It’s the question that vegans get sick of hearing: “So why are you a vegan?” Teamed with: “Is it not difficult cutting meat out of your diet? I mean, like, what do you even eat”. For many people, the vegan diet is clearly a strange concept.
The popularity of veganism and vegetarianism, especially amongst university students, has grown hugely over the years. There are now an estimated 150,000 vegans in the UK alone, and around 4 million vegetarians.
Considering that my grandmother thought that vegans were people who’d never had sex, it goes to show that knowledge surrounding meat-free diets has grown over the past 50 or so years.
Whilst I completely understand why people would want to become vegan or vegetarian – I run a cookery blog which has many vegan and vegetarian recipes (www.mazwo.com) – it isn’t a lifestyle choice I’d personally make.
I wanted to find out what makes someone decide to cut out meat, and their responses were interesting. My former maths teacher said that he’d cut meat out in order to be rebellious and as a way to be different, whereas my school friend took the moral approach and cut out meat for ethical and environmental reasons; apparently it takes around 18,000 gallons of water just to make one hamburger.
I also took to Twitter to ask some of my fellow vegan and vegetarian bloggers about why they choose to live meat-free, or ‘cruelty-free’ as it has been coined.
Blogger Dane Cobain from High Wycombe told me that he decided he cut out meat because he loves animals and doesn’t need meat to survive. Chantal Cooke doesn’t eat meat as she believes the meat production industry in the UK is far too cruel.
The more I thought about it, the more I realised that maybe it was us, the meat-eaters, who were the weird ones. I decided to ask some carnivores about why they would be unwilling to give up meat. Meat and animal products may taste delicious, but what about from an ethical or moral standpoint? Do they see nothing wrong with eating something which was previously alive, and had feelings and a family?
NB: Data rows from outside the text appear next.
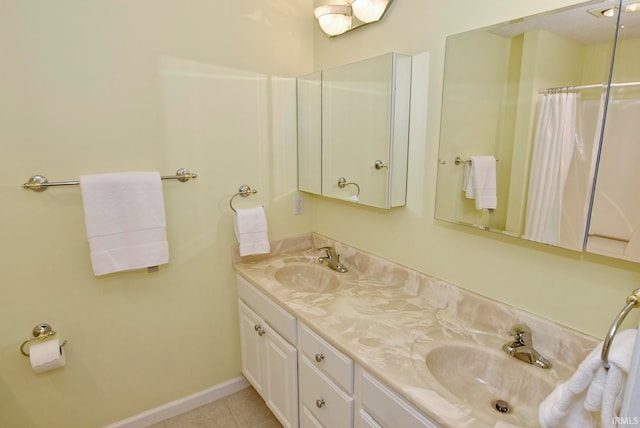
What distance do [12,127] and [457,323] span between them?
192cm

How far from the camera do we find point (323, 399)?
141cm

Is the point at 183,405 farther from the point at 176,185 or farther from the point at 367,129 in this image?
the point at 367,129

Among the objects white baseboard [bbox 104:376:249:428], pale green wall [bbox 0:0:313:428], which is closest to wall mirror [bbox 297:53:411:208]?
pale green wall [bbox 0:0:313:428]

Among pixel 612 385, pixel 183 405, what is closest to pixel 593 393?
pixel 612 385

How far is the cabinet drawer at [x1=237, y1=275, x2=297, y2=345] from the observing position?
1.55 m

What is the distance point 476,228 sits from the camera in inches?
53.9

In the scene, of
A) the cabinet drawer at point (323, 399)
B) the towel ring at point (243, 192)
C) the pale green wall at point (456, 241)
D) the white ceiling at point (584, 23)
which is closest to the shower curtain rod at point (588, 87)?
the white ceiling at point (584, 23)

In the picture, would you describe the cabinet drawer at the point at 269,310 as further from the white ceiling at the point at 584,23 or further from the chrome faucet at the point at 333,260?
the white ceiling at the point at 584,23

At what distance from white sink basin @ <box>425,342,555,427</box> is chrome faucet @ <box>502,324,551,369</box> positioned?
0.02 m

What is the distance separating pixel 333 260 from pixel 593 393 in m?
1.37

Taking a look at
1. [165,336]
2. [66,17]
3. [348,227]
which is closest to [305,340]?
[348,227]

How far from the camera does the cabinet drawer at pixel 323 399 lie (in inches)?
50.8

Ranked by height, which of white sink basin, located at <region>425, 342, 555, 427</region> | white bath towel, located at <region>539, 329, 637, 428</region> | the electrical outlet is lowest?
white sink basin, located at <region>425, 342, 555, 427</region>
It seems most people turn the other cheek when it comes to the realities of meat production.
Thanks to Jamie Oliver and his ‘meat free Mondays’, as well as ‘meat-free week’ which happened earlier in the year, more and more people are opening up to the idea of not eating meat, as well as learning about where their food comes from.
It goes without saying that high-profile celebrities such as Russell Brand, Pamela Anderson, Simon Amstell and Morrissey, have helped increase awareness of a meat-free lifestyle, but does the rise in vegans and veggies have anything to do with social media? I posted on my Instagram account a simple picture of pasta with tomato sauce, and captioned it “#Vegan”. Within half an hour I had 21 likes and four new followers. Is it thanks to chefs such as Madeleine Shaw and her #GetTheGlow motto that more people are ditching bacon in favour of an avocado, or swapping their helping of roast beef for a hearty serving of butternut squash?
In the past, vegans were associated with long-haired, hessian-wearing hippies, but there are now people like Kerry McCarthy, Corbyn’s shadow farming minister, who, get this, looks like a normal woman, shock horror (!)
It used to be borderline impossible to dine at a restaurant and be confident that they would not just have a vegan option but that it would be worth spending money on. Now, due to its rising prominence, vegan options are becoming more readily available; it is much easier to follow the diet and be able to eat out and find vegan choices in mainstream supermarkets.
Of course, anyone who cuts anything out of their diet is going to be called faddy. Even people who cut gluten out, most of whom do so as they’re allergic to it, are named ‘fussy’ by cooks like Gizzi Erskine, people who you’d hope would have a bit more knowledge, and a more open minded approach about food.